The Connecticut Huskies Women’s basketball team. Stephen Curry. Wladimir & Vitali Klitschko. All have or are being blamed that they’re ruining the sport they’re dominating. Success, as the New England Patriots and Tom Brady or Duke and Mike Krzyzewski can tell everyone, brings hate. But it doesn’t ruin a sport.
Roger Federer didn’t ruin tennis during his incredible run from 2004 to 2007. It helped develop Rafael Nadal and then Novak Djokovic into all-time greats, with Djokovic on course to possibly beat Federer’s records. Tiger Woods (an example Geno Auriemma used when having to defend his team beating up everyone in yet another NCAA Tournament) is the best thing to ever happen to Golf, which continues to succeed and flourish with fantastic depth years after Woods has won his last major.
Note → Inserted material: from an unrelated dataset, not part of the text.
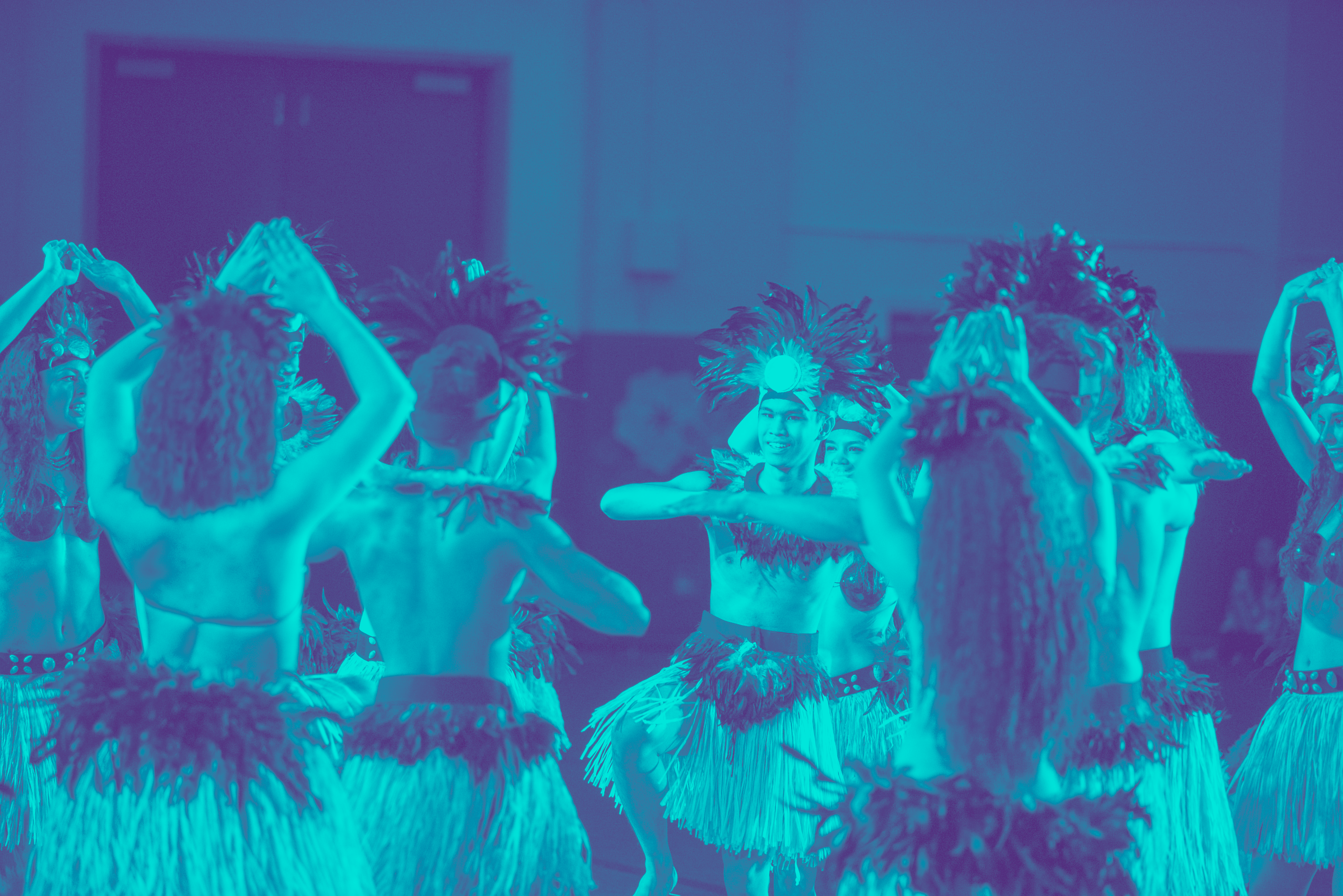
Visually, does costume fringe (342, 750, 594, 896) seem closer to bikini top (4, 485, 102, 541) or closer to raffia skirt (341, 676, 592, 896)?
raffia skirt (341, 676, 592, 896)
Michael Phelps didn’t ruin swimming. Usain Bolt didn’t ruin sprinting. Spain winning two European championships and one World Cup in the span of four years didn’t ruin soccer, and neither did Brazil’s three World Cups in four seasons. Excellence helps push others to that level when there’s a fair playing field. Trying to blame the better teams and athletes for the failures of their rivals is simply making up excuses for someone who isn’t good enough.
Dominance of a unique level is always hard to explain. And while there’s sympathy at first to someone coming out of nowhere, like there was for the Golden State Warriors last season, they keep on winning. And no one figures out how to stop Stephen Curry. It’s getting annoying. And then comes the hate. Saying they’re arrogant. And then come former players and experts, saying that 3-point shooting isn’t how basketball should be played. That he’s ruining basketball. That last season was a one-time thing. The Warriors? They keep on breaking records.
No one hated on UConn and Auriemma when they dethroned Pat Summitt and Tennessee in what seems like eons ago. The hate and complaints came later. When they won 90 games in a row. Right now they’re winning 72 in a row. It’s not just because the best basketball players in the country want to play for Auriemma, a Hall of Fame coach, and UConn. It’s because the Huskies play 40 minutes of flawless, or striving to be flawless basketball. It’s a standard other teams should follow. It’s shouldn’t be something people and experts fishing for controversy try to bring back down to everyone’s level.
Having a juggernaut team is a two-edged sword in a sport that’s looking for more attention like Women’s basketball. This isn’t the NFL or NBA, with people watching anyway, and when there’s enough talent, money and high level coaching (which is the key in UConn’s case) to push enough teams to compete with the best, whoever it may be. And UConn creates interest. Whether it’s by being better than everyone, or by being the villain, the one everyone tries to take down. A purpose Floyd Mayweather filled, although there are plenty of reasons to dislike Mayweather besides his excellence in the ring. UConn just win. Teams should try to catch up with them, not complain about them ruining the sport. Because they’re not.